### Records for this exercise
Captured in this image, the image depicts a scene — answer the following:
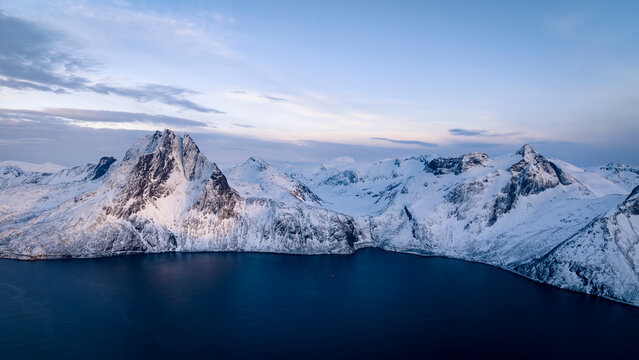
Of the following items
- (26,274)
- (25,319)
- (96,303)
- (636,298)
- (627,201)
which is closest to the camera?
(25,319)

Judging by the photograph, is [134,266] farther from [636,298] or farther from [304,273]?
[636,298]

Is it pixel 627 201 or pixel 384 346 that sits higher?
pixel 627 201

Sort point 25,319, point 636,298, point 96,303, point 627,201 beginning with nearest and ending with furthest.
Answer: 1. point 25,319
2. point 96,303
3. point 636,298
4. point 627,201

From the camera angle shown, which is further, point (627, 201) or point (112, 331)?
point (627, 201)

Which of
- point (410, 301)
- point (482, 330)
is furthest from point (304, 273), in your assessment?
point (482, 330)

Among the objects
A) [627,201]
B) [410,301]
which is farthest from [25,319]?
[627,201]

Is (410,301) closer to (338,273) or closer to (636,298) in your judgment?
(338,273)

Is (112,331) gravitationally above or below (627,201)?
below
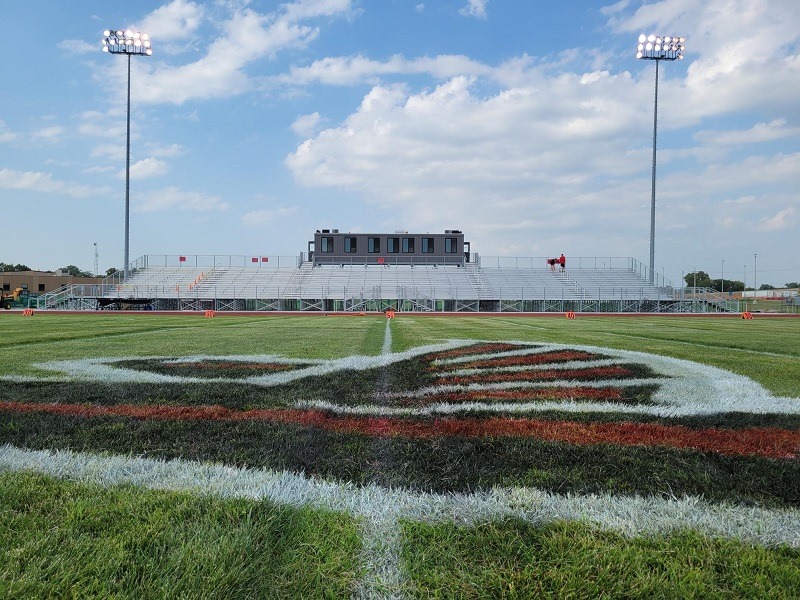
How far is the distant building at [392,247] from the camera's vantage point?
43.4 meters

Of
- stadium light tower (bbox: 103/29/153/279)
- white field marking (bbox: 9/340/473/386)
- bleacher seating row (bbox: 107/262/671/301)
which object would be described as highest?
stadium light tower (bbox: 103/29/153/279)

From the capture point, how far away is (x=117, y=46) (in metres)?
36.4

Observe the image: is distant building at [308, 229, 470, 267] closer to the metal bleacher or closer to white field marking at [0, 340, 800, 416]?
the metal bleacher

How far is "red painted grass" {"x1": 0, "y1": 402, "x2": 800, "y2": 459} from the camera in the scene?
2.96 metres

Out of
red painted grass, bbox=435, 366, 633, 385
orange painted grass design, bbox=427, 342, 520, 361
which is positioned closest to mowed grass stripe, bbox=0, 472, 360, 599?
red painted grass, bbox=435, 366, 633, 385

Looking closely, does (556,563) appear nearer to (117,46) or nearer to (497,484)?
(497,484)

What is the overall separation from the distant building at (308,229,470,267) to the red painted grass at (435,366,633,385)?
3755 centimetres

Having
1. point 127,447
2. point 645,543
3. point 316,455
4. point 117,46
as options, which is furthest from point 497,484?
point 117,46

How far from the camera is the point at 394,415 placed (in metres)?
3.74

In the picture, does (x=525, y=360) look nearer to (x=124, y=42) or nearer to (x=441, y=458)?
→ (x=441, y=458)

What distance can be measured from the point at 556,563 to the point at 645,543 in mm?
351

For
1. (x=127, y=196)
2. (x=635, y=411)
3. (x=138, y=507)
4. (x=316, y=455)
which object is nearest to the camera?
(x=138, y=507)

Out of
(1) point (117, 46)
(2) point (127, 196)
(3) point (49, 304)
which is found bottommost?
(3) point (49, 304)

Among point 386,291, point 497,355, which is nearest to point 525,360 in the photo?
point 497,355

### Problem details
Output the records above exactly; leave out the pictures.

### Result of this exercise
Captured in this image, the image depicts a scene — answer the following:
Of the following items
- (26,274)
- (25,319)
- (96,303)
- (636,298)
- (627,201)
which is closest to the camera?
(25,319)

Judging by the photograph, is [134,266] farther from [636,298] or farther from [304,273]?
[636,298]

Is it pixel 627 201 or pixel 384 346 that sits higher?
pixel 627 201

Sort point 25,319, point 636,298, point 96,303, point 627,201 beginning with nearest and ending with furthest.
Answer: 1. point 25,319
2. point 96,303
3. point 636,298
4. point 627,201

From the camera angle shown, which is further, point (627, 201) or point (112, 331)?
point (627, 201)

Which of
- point (410, 301)
- point (482, 330)
is furthest from point (304, 273), in your assessment?
point (482, 330)

Among the objects
A) [627,201]
B) [410,301]
which is farthest from [25,319]?
[627,201]

Is (410,301) closer to (338,273) or closer to (636,298) in your judgment?
(338,273)

Is (112,331) gravitationally above or below (627,201)?
below
How far is the distant building at [392,247] from the camera's vantage point?
43.4 meters

Of
- stadium light tower (bbox: 103/29/153/279)
- white field marking (bbox: 9/340/473/386)
- bleacher seating row (bbox: 107/262/671/301)
which object would be described as highest?
stadium light tower (bbox: 103/29/153/279)

From the capture point, how far away is (x=117, y=46) (in metres)?
36.4

Observe the image: is distant building at [308, 229, 470, 267] closer to the metal bleacher or closer to white field marking at [0, 340, 800, 416]?
the metal bleacher

How far is "red painted grass" {"x1": 0, "y1": 402, "x2": 800, "y2": 459} from the camera in the scene?
2.96 metres

Out of
red painted grass, bbox=435, 366, 633, 385
orange painted grass design, bbox=427, 342, 520, 361
which is positioned closest to mowed grass stripe, bbox=0, 472, 360, 599?
red painted grass, bbox=435, 366, 633, 385

Looking closely, does (556,563) appear nearer to (117,46) or nearer to (497,484)?
(497,484)

What is the overall separation from the distant building at (308,229,470,267) to the red painted grass at (435,366,633,385)?
3755 centimetres

Having
1. point 127,447
2. point 645,543
3. point 316,455
4. point 117,46
as options, which is furthest from point 497,484?
point 117,46

How far from the camera is the point at 394,415 placed (in metres)?
3.74

In the picture, does (x=525, y=360) look nearer to (x=124, y=42) or nearer to (x=441, y=458)?
→ (x=441, y=458)

What distance can be measured from the point at 556,563 to the point at 645,543 in mm?
351

For
1. (x=127, y=196)
2. (x=635, y=411)
3. (x=138, y=507)
4. (x=316, y=455)
which object is nearest to the camera?
(x=138, y=507)

Out of
(1) point (117, 46)
(2) point (127, 196)
(3) point (49, 304)
which is found bottommost?
(3) point (49, 304)

Among point 386,291, point 497,355, which is nearest to point 525,360 in the photo?
point 497,355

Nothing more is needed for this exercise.